- **WORK ITEM**
Transcribe all of the data exactly. Omit the pictures.

───── ENTRIES SHOWN ─────

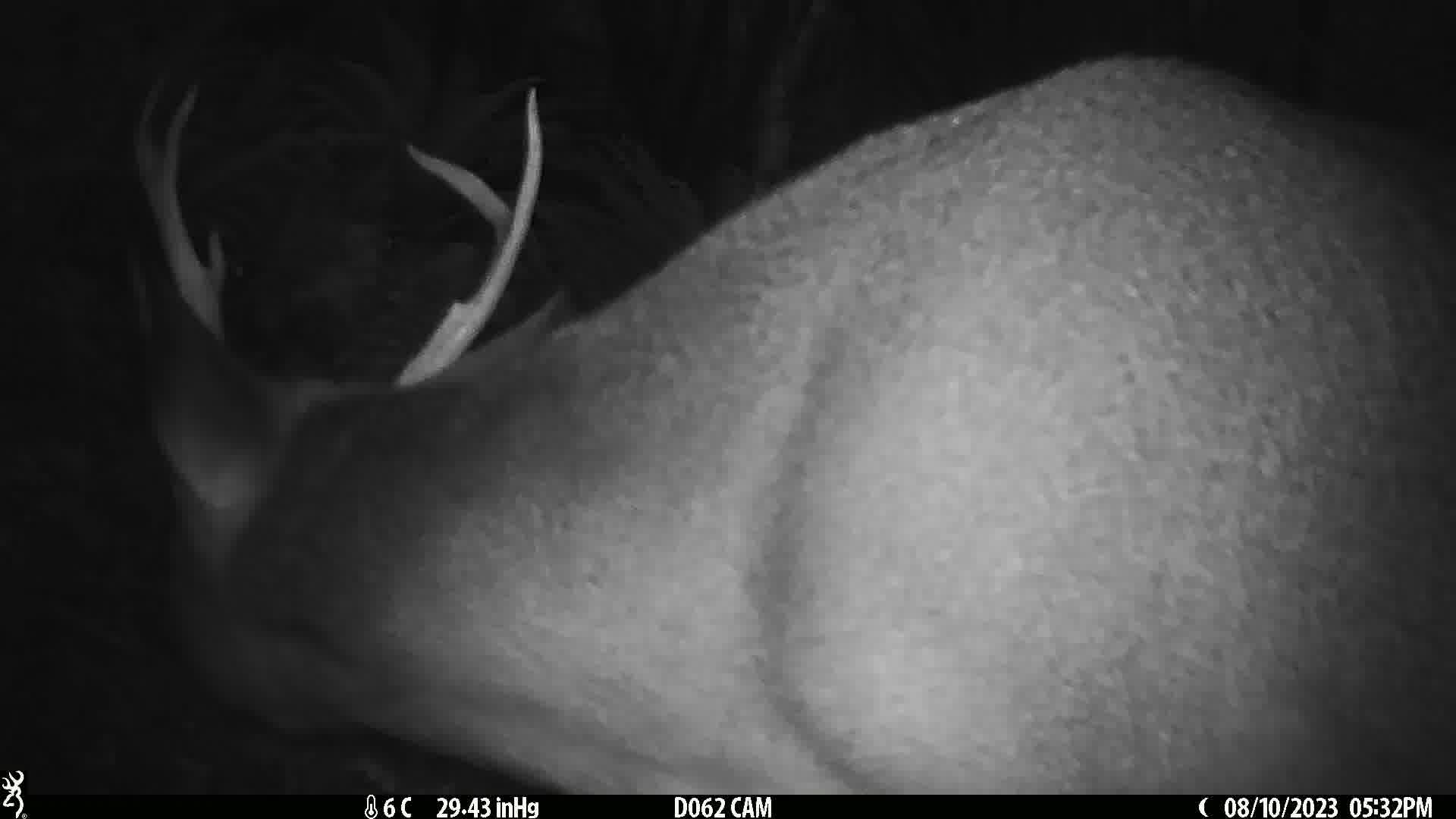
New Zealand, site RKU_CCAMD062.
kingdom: Animalia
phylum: Chordata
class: Mammalia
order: Artiodactyla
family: Cervidae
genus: Odocoileus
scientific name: Odocoileus virginianus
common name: white-tailed deer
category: white tailed deer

─────

- **PROBLEM SOLUTION**
New Zealand, site RKU_CCAMD062.
kingdom: Animalia
phylum: Chordata
class: Mammalia
order: Artiodactyla
family: Cervidae
genus: Odocoileus
scientific name: Odocoileus virginianus
common name: white-tailed deer
category: white tailed deer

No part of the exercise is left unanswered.